In her first 18 months on QVC, Lee peddled product worth $20 million. Since then, she’s invented 157 other items. Ideas seem to bubble out of her continuously. Promoting the broiled fish in chive sauce dish she calls Tropical Salmon, she says, “You can’t screw it up. It’s a great date plate.” Suddenly, a lightbulb goes off. “Hey, date plate. That’s a good line,” says Lee, diving into her purse for a pen and a piece of paper.

Last June, Lee entered into a multimedia partnership with Miramax Films. The plan is to push the Sandra Lee Semi-Homemade brand in every conceivable direction—pots, pans, shower curtains, magazines, TV. Currently, Lee has her husband of two years, Southern California home-building mogul Bruce Karatz, programming the TiVo box at their Bel Air home to record every cooking show on cable. That way, his wife can research her upcoming home-and-cooking series on the Food Network. On it, she will continue to bang the 70-30 drum.

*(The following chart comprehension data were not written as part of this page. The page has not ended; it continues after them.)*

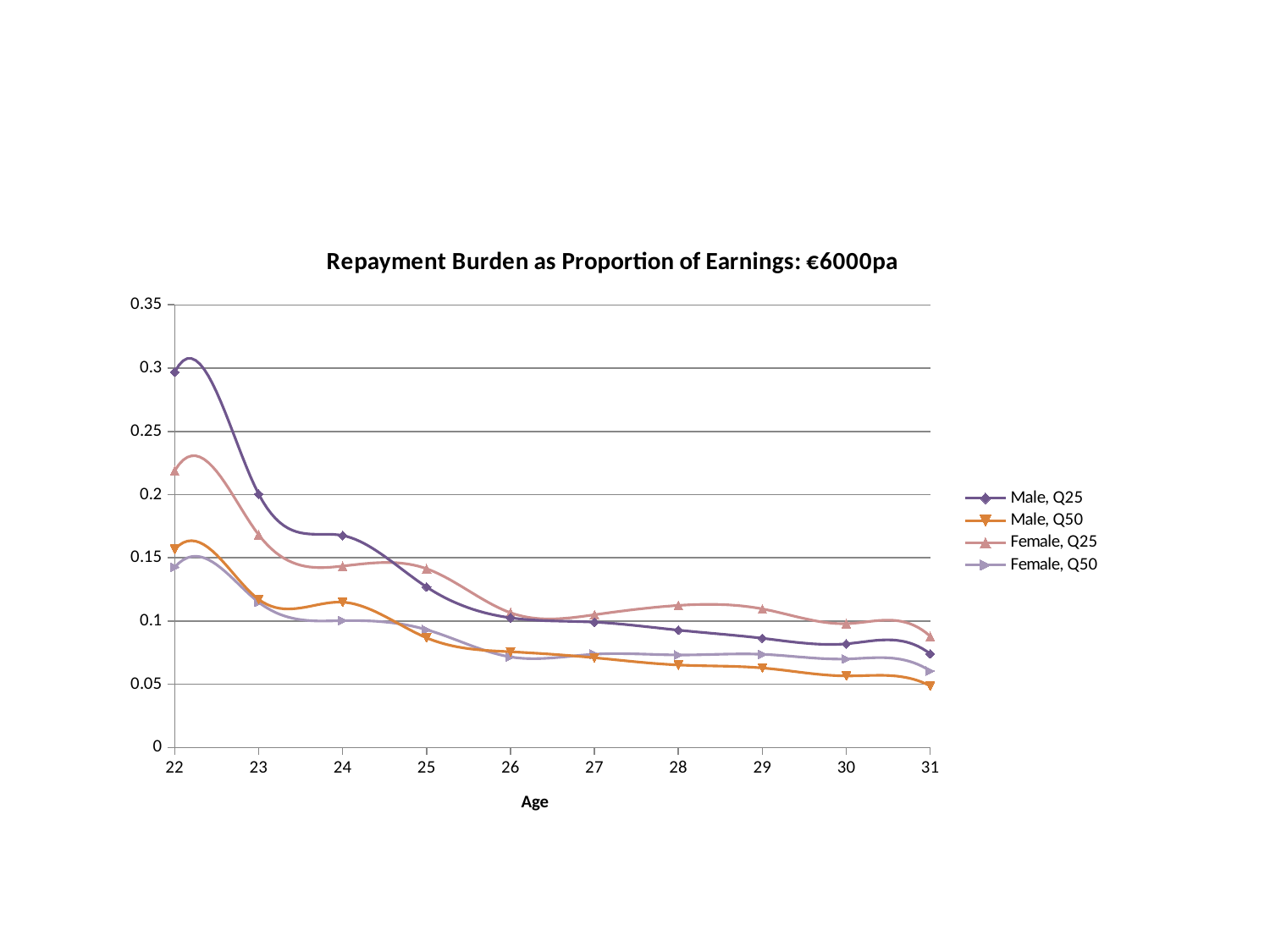
Do the values for the Male, Q25 series rise or fall as age increases from 22 to 31? Fall Is the value for Male, Q25 at age 24 greater or less than 0.15? greater Is the value for Male, Q50 at age 31 greater or less than 0.1? less What is the title of the chart? Repayment Burden as Proportion of Earnings: €6000pa Is the value for Male, Q25 at age 22 greater or less than 0.25? greater What is the label of the x axis? Age What kind of chart is shown on the slide? Line chart How many series does the legend list? 4 Which series has the highest value at age 22? Male, Q25 How many age points are plotted along the x axis? 10 At age 28, which is larger: the value for Female, Q25 or the value for Male, Q25? Female, Q25 Which series has the lowest value at age 31? Male, Q50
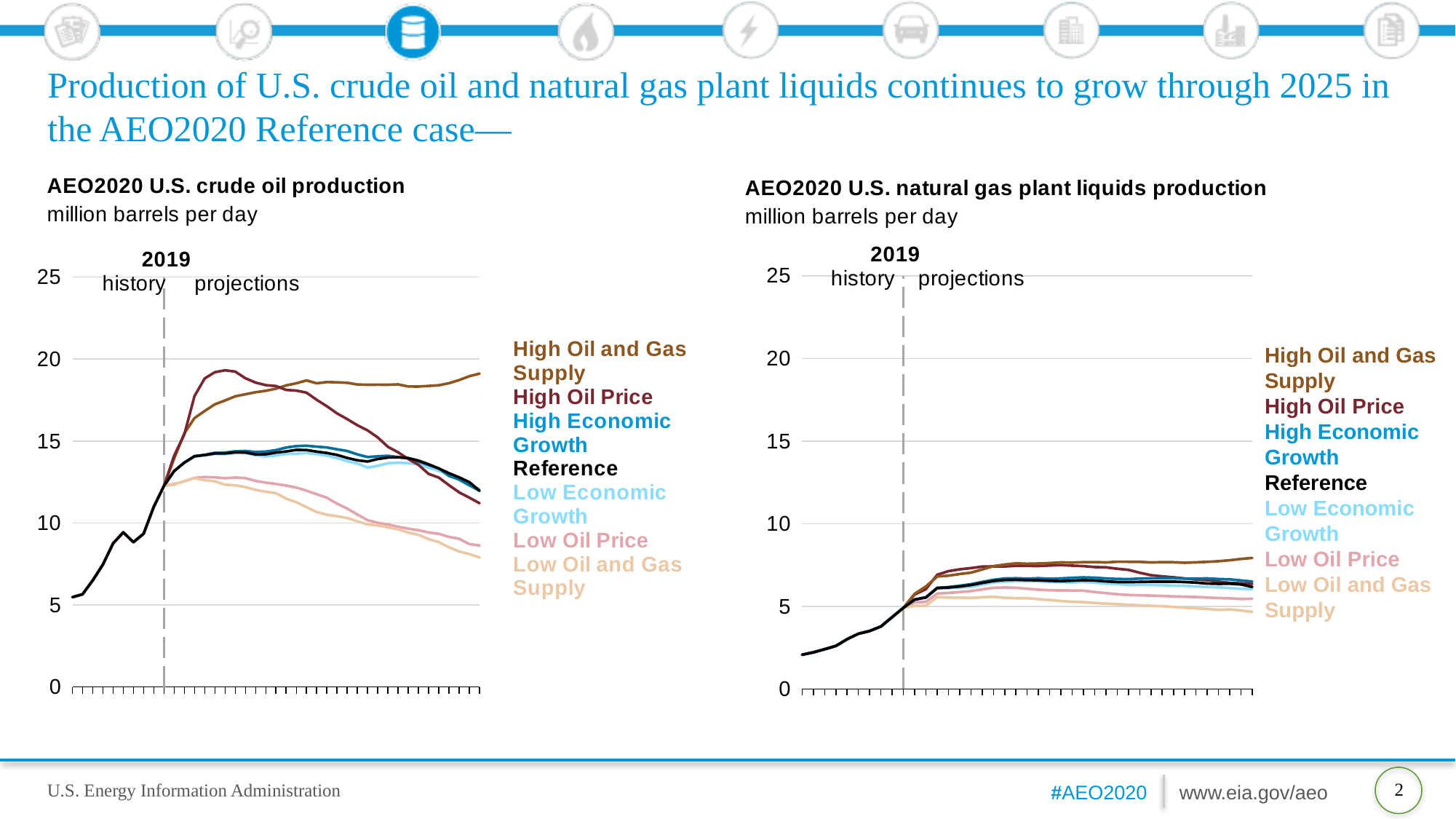
In the AEO2020 U.S. crude oil production chart, what unit is shown under the title? million barrels per day In the AEO2020 U.S. natural gas plant liquids production chart, is the Low Oil and Gas Supply value at the end of the projection period greater or less than 5? less In the AEO2020 U.S. crude oil production chart, which series ends the projection period at the highest value? High Oil and Gas Supply In the AEO2020 U.S. crude oil production chart, which series ends the projection period at the lowest value? Low Oil and Gas Supply In the AEO2020 U.S. natural gas plant liquids production chart, does production rise or fall over the history period before 2019? rise In the AEO2020 U.S. crude oil production chart, is the Reference case value at its peak greater or less than 15? less How many series does the legend of the AEO2020 U.S. natural gas plant liquids production chart list? 7 In the AEO2020 U.S. natural gas plant liquids production chart, is the High Oil and Gas Supply value at the end of the projection period greater or less than 10? less In the AEO2020 U.S. crude oil production chart, which year does the dashed vertical line separating history and projections mark? 2019 What kind of chart is the AEO2020 U.S. crude oil production chart? line chart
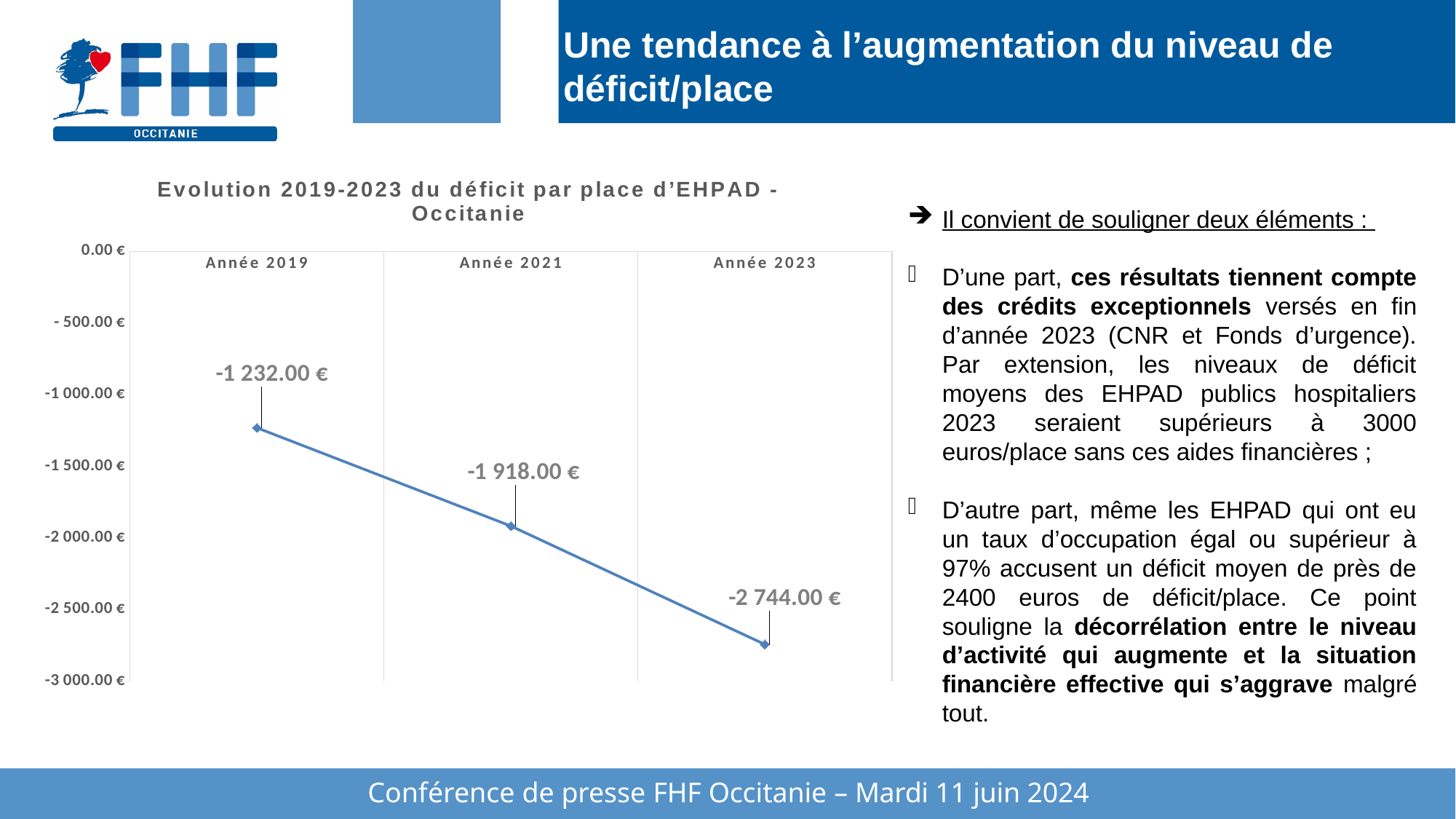
What is the value for Année 2021? -1 918.00 € Which year has the highest (least negative) value? Année 2019 What kind of chart is shown on the slide? Line chart What is the value for Année 2023? -2 744.00 € Which year has the lowest (most negative) value? Année 2023 Do the values rise or fall from Année 2019 to Année 2023? Fall What is the difference between the values for Année 2019 and Année 2023? 1 512.00 € What is the value for Année 2019? -1 232.00 € How many data points are plotted on the chart? 3 Which is larger, the value for Année 2019 or the value for Année 2021? Année 2019 What is the difference between the values for Année 2021 and Année 2023? 826.00 € Is the value for Année 2021 greater or less than -2 000.00 €? greater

One sure guest appearance will be Kraft Cheez Whiz, which Lee defends so persuasively that I buy a jar to make her Six-Cheese Tortellini. I can see that 70-30 might make sense in the modern world, but it’s at this point that I begin to wonder why the 70 element has to involve such head-scratching items as processed cheese spread. It takes two days of soaking to remove the rubbery film the substance leaves on my saucepan, so I can only imagine what it’s doing to my insides. What is it about Cheez Whiz that Lee finds so appealing?

“The flavor, the texture, and the consistency,” she says, refusing to back down. “Add some wine, some salsa, heat it up, and you’ve got a dip. Delicious!”